• **WORK INSTRUCTIONS**
Every line in the entries that holds "Zealand" should be identified and copied.

• **EXTRACTED MATERIAL**
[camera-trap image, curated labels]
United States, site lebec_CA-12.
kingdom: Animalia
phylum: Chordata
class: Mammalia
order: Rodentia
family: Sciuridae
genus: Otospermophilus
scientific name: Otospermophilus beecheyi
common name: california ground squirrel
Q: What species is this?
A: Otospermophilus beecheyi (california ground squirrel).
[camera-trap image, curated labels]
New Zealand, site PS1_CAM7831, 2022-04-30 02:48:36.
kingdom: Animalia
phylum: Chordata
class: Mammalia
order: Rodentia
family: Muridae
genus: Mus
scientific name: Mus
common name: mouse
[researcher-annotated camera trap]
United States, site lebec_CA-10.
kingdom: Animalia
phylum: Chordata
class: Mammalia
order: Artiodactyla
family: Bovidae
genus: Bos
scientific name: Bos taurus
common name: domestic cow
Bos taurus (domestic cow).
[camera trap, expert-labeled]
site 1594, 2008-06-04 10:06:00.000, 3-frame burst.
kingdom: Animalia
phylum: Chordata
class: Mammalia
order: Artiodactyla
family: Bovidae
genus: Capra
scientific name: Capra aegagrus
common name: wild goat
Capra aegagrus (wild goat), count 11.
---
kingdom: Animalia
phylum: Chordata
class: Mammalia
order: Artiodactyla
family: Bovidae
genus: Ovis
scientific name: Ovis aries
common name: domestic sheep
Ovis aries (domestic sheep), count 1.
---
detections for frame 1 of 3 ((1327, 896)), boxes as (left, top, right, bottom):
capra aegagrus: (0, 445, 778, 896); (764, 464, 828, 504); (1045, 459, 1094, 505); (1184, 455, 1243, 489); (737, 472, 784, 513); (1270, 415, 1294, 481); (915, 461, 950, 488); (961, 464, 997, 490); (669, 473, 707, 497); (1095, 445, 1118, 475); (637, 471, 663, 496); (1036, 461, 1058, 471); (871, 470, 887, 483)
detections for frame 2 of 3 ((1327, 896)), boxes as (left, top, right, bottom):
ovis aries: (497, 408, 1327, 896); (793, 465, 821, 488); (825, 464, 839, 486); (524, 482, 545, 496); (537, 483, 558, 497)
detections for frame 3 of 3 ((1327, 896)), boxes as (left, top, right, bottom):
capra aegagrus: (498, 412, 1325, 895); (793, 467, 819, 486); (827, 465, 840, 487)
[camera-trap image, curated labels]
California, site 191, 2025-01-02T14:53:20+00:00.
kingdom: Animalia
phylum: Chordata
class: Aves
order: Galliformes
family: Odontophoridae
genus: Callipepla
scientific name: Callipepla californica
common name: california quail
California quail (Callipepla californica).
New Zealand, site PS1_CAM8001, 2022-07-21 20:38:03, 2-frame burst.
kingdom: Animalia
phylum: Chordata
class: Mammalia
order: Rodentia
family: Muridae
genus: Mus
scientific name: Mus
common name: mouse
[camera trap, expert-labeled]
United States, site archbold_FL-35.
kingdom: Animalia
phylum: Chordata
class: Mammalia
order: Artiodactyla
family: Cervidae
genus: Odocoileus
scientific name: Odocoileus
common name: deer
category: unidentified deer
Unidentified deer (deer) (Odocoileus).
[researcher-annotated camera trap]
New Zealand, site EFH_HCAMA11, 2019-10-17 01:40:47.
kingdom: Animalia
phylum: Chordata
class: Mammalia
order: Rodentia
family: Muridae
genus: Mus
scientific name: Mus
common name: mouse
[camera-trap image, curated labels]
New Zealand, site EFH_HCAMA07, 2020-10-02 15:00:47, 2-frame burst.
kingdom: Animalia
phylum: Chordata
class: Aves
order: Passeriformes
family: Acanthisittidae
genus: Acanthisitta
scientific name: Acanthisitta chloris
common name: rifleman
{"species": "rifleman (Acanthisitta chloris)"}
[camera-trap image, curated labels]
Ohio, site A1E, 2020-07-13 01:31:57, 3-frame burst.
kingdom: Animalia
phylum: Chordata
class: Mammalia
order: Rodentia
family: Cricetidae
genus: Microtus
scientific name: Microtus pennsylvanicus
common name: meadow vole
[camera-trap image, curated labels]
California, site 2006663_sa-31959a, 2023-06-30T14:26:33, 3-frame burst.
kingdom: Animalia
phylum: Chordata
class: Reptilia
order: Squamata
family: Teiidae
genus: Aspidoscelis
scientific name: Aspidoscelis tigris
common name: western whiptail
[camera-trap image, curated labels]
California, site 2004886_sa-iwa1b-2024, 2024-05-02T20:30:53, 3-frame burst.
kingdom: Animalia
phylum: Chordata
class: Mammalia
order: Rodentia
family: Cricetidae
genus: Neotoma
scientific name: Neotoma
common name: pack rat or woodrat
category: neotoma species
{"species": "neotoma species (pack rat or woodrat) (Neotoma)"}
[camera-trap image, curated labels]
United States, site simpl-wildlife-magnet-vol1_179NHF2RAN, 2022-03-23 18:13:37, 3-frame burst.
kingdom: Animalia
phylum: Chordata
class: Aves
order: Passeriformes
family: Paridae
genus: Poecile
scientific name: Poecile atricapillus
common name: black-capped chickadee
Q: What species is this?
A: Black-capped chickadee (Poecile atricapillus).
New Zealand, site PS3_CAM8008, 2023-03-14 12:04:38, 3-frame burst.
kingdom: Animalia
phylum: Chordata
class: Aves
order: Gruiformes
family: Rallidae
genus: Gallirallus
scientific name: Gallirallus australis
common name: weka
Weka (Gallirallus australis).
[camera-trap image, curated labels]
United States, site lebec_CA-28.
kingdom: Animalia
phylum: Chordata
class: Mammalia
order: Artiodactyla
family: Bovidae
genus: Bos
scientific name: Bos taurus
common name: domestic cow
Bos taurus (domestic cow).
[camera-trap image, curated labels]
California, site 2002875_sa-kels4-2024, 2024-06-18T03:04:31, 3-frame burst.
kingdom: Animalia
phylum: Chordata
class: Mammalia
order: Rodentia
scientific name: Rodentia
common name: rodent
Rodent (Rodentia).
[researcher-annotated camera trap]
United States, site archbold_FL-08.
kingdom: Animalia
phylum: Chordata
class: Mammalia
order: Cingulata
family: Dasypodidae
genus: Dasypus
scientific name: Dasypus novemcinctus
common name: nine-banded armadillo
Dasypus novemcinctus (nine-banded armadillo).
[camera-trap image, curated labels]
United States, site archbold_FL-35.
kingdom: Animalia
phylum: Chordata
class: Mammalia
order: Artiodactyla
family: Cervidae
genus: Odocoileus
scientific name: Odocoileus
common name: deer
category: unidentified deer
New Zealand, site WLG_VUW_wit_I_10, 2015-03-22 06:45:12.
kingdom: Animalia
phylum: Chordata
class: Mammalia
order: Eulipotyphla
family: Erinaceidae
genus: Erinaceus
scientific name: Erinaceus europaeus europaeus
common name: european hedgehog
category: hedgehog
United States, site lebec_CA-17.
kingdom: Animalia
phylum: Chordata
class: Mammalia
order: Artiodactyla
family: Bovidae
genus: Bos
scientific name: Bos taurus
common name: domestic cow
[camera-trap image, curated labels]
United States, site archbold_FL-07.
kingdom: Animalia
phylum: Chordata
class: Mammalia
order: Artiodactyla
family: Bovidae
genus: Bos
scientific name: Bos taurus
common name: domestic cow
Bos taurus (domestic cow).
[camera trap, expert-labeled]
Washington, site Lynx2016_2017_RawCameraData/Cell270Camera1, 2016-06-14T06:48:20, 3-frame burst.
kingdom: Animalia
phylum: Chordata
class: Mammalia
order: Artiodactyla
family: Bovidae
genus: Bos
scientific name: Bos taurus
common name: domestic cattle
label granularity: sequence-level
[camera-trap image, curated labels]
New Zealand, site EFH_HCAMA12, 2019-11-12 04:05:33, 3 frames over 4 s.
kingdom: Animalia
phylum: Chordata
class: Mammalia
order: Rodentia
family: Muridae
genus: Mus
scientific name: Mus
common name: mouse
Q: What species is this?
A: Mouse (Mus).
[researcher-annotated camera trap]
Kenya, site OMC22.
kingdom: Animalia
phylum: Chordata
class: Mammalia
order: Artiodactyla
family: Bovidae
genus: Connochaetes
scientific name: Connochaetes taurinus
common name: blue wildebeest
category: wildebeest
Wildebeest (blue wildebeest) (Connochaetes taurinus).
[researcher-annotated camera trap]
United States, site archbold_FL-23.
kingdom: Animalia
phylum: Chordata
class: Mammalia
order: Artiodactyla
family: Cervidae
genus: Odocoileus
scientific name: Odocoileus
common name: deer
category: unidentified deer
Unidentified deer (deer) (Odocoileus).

• **ANSWER BOX**
New Zealand, site PS1_CAM7831, 2022-04-30 02:48:36.
New Zealand, site PS1_CAM8001, 2022-07-21 20:38:03, 2-frame burst.
New Zealand, site EFH_HCAMA11, 2019-10-17 01:40:47.
New Zealand, site EFH_HCAMA07, 2020-10-02 15:00:47, 2-frame burst.
New Zealand, site PS3_CAM8008, 2023-03-14 12:04:38, 3-frame burst.
New Zealand, site WLG_VUW_wit_I_10, 2015-03-22 06:45:12.
New Zealand, site EFH_HCAMA12, 2019-11-12 04:05:33, 3 frames over 4 s.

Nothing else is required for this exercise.